Author: Denis Avetisyan
Researchers have developed a system enabling robots to autonomously scrape diverse materials, paving the way for automated experimentation and sample preparation.
![The system employs a hierarchical control architecture wherein a high-level reinforcement learning policy processes visual data-specifically, cluster centroids and residue percentages [latex]v_i = [c_{ix}, c_{iy}, c_{iz}, p_i]^T[/latex]-along with the robot’s Cartesian state and external wrench to generate hybrid action commands [latex]\boldsymbol{a}_t = [f_x^c, \tau_y^c, z^D]^T[/latex] at 10 Hz, which are then translated by a 500 Hz Cartesian impedance controller into compliant joint torques [latex]\tau_c[/latex].](https://arxiv.org/html/2603.10979v1/figures/pipeline.png)

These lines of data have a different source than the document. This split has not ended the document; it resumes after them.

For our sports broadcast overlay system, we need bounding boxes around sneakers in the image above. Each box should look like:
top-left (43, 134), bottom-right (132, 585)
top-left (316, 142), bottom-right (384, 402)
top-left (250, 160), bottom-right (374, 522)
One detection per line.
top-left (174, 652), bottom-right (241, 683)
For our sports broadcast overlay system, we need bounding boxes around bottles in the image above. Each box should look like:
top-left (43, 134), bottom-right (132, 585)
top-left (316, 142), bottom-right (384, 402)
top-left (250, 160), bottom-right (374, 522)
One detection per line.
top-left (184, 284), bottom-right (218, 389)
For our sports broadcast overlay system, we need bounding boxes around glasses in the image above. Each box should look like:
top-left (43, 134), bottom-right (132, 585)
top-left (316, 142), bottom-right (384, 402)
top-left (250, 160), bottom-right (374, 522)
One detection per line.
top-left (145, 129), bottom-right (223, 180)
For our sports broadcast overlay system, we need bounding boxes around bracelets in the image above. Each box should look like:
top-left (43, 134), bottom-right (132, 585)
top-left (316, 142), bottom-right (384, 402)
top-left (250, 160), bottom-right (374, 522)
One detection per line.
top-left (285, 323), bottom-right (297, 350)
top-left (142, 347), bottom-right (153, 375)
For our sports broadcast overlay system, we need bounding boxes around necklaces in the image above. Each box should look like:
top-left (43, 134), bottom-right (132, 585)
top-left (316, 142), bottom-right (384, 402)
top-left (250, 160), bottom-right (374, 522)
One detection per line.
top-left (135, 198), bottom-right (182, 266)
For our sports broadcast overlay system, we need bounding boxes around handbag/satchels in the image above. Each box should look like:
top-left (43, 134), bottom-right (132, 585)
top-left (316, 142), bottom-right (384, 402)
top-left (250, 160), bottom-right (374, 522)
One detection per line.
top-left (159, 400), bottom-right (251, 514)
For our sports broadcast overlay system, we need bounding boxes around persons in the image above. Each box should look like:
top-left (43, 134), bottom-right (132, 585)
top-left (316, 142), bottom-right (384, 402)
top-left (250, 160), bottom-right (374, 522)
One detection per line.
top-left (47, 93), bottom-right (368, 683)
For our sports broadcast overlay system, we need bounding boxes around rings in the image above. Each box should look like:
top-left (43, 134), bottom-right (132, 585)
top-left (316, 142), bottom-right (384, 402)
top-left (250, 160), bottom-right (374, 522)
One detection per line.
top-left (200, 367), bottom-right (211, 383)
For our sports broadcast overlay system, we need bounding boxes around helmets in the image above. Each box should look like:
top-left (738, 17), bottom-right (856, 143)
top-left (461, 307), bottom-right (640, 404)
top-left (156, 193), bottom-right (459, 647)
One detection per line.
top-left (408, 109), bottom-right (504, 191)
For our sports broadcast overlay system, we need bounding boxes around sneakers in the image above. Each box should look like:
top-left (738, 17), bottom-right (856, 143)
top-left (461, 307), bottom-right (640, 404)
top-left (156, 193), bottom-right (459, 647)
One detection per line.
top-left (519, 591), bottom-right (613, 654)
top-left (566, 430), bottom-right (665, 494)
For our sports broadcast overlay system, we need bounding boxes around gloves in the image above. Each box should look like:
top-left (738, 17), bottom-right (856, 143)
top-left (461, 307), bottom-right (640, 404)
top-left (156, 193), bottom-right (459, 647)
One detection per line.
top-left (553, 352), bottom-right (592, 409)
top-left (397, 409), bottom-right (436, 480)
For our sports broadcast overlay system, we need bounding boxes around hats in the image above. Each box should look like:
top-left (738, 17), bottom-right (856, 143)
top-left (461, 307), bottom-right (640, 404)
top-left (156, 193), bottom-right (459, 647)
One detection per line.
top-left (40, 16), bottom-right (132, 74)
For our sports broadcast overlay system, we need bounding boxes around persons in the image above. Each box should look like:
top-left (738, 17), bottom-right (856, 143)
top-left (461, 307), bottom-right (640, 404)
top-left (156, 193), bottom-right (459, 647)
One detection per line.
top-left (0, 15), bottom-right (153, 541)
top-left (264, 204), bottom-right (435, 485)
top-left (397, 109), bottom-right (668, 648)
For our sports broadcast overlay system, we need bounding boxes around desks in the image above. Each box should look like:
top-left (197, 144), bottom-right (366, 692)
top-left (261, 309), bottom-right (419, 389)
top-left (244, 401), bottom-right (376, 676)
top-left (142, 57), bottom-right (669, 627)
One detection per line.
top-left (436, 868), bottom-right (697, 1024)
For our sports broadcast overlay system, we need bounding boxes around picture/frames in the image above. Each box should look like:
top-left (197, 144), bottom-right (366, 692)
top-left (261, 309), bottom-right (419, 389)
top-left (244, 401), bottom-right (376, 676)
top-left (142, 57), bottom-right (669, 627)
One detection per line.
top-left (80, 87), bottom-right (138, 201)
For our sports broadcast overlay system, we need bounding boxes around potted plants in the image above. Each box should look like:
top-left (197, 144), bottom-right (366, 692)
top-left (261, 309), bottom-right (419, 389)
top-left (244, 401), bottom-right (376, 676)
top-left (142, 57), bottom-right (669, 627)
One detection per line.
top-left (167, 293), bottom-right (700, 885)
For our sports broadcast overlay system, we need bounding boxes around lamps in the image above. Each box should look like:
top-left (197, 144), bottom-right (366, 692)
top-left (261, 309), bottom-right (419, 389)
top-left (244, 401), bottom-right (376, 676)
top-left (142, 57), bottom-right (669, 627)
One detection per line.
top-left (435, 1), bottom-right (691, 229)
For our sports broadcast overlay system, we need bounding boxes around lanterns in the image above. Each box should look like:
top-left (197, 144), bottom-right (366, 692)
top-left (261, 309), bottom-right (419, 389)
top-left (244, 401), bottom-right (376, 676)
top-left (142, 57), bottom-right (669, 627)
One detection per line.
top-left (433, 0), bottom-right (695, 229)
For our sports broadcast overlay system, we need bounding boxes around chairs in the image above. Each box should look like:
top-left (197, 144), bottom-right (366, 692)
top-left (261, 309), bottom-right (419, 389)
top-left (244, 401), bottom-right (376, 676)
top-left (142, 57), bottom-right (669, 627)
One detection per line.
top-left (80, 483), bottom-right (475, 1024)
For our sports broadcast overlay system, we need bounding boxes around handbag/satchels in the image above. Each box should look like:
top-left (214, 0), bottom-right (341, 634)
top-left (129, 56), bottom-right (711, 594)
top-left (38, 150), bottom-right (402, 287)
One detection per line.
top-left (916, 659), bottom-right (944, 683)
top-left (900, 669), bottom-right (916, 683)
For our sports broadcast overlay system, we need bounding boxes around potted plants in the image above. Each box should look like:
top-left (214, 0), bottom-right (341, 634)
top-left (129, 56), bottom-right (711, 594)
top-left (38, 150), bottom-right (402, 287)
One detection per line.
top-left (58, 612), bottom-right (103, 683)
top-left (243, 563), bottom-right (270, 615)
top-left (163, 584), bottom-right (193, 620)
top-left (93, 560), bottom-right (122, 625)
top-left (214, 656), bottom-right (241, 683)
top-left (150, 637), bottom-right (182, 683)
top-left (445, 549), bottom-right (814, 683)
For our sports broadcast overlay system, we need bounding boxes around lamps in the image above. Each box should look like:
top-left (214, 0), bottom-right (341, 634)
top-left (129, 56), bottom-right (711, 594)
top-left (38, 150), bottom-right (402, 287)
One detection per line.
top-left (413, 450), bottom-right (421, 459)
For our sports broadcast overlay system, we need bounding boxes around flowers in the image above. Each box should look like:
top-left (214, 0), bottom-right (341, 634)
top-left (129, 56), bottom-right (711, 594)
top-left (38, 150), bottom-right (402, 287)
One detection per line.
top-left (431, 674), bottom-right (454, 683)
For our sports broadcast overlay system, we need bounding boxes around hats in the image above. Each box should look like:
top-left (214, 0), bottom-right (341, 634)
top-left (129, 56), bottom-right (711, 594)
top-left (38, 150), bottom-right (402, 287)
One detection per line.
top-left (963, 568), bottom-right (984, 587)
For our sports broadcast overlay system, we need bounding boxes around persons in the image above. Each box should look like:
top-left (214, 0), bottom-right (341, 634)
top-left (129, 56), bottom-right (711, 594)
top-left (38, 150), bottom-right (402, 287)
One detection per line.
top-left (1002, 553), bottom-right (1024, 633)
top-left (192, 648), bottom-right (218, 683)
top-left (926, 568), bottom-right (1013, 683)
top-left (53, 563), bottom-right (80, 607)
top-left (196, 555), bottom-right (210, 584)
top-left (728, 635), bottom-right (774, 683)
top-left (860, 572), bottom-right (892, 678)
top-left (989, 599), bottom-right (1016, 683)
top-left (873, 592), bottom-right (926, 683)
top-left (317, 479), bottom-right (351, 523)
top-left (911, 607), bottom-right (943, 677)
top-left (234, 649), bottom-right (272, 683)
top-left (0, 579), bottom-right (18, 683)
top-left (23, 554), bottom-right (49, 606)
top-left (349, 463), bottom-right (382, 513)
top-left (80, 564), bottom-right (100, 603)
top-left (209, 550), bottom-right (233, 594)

This work combines reinforcement learning and Cartesian impedance control to achieve robust force-aware manipulation in heterogeneous material scraping tasks, demonstrated in a real-world chemistry lab.
Automating complex laboratory tasks remains a significant challenge despite advances in robotics, requiring nuanced manipulation skills often exceeding the capabilities of traditional automation. This work, ‘Learning Adaptive Force Control for Contact-Rich Sample Scraping with Heterogeneous Materials’, introduces a novel robotic system leveraging reinforcement learning and Cartesian impedance control to autonomously scrape diverse materials from vial walls. The approach achieves robust performance through adaptive force modulation guided by perception feedback, exceeding the efficacy of fixed-wrench baselines by an average of 10.9% in real-world experiments. Could this framework unlock a new era of autonomous experimentation and accelerate scientific discovery in resource-constrained labs?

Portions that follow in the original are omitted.